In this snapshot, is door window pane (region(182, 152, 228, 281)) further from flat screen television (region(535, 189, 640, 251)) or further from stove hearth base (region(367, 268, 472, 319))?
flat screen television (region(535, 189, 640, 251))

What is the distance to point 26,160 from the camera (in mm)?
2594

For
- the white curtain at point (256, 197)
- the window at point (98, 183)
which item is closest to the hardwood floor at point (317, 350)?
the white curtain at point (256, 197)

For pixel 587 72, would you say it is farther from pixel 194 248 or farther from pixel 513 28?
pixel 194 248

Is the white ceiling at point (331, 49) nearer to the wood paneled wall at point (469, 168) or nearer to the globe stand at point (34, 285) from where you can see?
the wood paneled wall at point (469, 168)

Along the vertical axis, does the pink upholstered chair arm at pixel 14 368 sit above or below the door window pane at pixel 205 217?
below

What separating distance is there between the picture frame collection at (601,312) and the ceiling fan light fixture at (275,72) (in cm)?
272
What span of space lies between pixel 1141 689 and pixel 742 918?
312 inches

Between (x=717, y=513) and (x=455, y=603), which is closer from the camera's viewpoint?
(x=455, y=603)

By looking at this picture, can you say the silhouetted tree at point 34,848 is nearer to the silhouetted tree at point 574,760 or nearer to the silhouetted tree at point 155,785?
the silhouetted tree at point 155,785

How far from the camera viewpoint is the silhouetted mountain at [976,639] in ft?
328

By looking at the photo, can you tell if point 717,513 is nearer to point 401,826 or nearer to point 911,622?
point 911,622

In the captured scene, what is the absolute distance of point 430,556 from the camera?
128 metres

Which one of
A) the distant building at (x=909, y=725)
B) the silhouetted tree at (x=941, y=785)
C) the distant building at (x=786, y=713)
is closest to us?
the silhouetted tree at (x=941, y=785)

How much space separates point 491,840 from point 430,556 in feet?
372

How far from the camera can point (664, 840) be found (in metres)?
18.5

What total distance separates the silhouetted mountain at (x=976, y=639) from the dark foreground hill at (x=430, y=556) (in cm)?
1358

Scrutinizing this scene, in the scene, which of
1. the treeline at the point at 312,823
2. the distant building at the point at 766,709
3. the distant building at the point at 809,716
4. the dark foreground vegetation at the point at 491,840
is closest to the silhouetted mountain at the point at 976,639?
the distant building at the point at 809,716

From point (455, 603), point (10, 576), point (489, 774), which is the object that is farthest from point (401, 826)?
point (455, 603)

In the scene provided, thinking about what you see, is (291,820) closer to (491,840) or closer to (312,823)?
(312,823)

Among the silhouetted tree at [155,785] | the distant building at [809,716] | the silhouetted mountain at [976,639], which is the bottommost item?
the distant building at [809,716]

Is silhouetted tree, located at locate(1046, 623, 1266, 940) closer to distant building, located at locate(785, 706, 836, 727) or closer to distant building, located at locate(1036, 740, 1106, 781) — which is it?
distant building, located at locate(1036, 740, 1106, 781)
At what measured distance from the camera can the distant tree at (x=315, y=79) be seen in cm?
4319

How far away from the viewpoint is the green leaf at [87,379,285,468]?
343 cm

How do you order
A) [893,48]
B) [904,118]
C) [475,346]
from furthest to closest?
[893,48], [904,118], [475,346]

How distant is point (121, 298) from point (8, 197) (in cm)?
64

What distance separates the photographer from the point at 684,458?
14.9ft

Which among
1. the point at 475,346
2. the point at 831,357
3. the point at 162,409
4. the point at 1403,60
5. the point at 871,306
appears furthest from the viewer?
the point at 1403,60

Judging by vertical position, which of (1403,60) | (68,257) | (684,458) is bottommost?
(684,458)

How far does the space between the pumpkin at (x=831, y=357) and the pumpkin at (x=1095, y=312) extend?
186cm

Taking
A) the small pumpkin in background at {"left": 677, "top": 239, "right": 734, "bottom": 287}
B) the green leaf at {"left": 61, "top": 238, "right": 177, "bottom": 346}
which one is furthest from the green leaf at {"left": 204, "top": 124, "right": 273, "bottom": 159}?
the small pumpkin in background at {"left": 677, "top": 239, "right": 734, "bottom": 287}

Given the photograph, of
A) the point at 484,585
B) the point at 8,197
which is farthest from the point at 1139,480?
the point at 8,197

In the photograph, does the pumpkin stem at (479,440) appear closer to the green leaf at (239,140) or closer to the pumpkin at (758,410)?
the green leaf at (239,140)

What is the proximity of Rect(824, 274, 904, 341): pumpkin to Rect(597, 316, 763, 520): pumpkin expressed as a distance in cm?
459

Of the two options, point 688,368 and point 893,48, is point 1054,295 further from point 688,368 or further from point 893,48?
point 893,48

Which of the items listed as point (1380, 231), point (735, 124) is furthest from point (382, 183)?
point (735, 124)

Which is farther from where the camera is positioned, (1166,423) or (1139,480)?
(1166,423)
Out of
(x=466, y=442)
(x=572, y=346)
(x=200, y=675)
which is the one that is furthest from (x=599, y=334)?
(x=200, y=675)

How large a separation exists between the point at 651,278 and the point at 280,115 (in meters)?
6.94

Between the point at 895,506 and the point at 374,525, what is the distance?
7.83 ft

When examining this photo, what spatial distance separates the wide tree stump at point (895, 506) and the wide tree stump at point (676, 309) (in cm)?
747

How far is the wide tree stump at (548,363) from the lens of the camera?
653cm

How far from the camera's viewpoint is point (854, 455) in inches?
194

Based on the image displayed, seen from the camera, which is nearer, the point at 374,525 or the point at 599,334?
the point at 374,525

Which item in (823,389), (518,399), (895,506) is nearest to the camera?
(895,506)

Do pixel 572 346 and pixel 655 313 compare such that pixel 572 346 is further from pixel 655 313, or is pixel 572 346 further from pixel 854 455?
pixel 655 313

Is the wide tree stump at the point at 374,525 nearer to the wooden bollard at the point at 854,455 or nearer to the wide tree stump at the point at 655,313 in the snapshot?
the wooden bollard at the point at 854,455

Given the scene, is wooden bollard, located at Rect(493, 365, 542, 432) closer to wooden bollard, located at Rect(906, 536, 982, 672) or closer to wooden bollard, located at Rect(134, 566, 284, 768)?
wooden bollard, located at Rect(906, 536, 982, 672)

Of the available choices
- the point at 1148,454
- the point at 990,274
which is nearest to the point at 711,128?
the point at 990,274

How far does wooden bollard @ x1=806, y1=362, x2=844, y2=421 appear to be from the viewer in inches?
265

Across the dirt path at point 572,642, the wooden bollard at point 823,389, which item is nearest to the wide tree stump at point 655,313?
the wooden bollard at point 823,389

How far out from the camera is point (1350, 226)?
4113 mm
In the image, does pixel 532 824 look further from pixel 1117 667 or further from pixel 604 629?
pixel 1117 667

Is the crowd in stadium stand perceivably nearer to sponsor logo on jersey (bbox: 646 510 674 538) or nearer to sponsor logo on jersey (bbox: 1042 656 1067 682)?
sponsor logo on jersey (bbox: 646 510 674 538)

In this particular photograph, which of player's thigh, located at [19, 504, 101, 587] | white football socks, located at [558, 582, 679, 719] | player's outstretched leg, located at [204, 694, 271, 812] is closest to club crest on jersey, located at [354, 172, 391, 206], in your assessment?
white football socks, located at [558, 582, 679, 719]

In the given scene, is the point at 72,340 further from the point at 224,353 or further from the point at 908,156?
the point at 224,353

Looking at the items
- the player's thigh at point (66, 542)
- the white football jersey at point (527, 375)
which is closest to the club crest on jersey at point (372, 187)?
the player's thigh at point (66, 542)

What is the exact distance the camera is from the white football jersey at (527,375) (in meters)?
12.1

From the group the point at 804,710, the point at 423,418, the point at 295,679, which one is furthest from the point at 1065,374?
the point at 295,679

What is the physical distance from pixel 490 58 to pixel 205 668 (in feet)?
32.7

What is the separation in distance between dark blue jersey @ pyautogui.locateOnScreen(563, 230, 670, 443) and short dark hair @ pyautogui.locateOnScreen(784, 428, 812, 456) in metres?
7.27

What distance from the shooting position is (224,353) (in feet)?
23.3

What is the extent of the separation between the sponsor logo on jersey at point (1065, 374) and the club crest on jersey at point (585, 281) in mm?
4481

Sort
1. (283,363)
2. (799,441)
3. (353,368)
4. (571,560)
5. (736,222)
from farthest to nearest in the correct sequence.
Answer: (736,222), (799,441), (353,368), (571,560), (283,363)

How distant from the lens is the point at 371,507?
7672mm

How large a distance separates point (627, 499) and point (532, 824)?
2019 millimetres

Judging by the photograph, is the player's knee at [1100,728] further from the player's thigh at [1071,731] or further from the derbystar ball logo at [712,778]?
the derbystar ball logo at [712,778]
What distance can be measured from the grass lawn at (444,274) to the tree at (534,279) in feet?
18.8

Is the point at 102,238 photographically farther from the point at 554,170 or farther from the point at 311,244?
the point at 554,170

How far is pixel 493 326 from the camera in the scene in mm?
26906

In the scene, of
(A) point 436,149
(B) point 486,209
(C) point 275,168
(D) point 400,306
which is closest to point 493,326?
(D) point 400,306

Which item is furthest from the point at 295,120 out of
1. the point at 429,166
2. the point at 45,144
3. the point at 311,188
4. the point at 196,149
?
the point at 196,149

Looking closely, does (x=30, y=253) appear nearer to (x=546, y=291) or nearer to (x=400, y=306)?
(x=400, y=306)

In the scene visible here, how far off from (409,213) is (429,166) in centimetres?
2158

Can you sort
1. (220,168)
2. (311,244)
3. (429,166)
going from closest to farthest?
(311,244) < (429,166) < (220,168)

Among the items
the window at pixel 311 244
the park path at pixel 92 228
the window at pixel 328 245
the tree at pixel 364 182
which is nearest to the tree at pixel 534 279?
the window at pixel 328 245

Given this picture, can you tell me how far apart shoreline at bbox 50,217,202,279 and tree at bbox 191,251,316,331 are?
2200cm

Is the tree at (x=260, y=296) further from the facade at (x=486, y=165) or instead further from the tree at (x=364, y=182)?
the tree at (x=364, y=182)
---+---
TASK OBJECTIVE: Rewrite the entries from the line containing "In the scene visible" up to and including the end of the entries, changing "shoreline" to "coastline" and leaving everything else unchanged.

EXERCISE ANSWER:
In the scene visible here, how far off from (409,213) is (429,166) in centimetres?
2158

Can you sort
1. (220,168)
2. (311,244)
3. (429,166)
going from closest to farthest?
(311,244) < (429,166) < (220,168)

Among the items
the window at pixel 311 244
the park path at pixel 92 228
the window at pixel 328 245
the tree at pixel 364 182
which is nearest to the tree at pixel 534 279?
the window at pixel 328 245

Given this picture, can you tell me how far apart coastline at bbox 50,217,202,279 and tree at bbox 191,251,316,331 are?
2200cm

Is the tree at (x=260, y=296) further from the facade at (x=486, y=165) or instead further from the tree at (x=364, y=182)?
the tree at (x=364, y=182)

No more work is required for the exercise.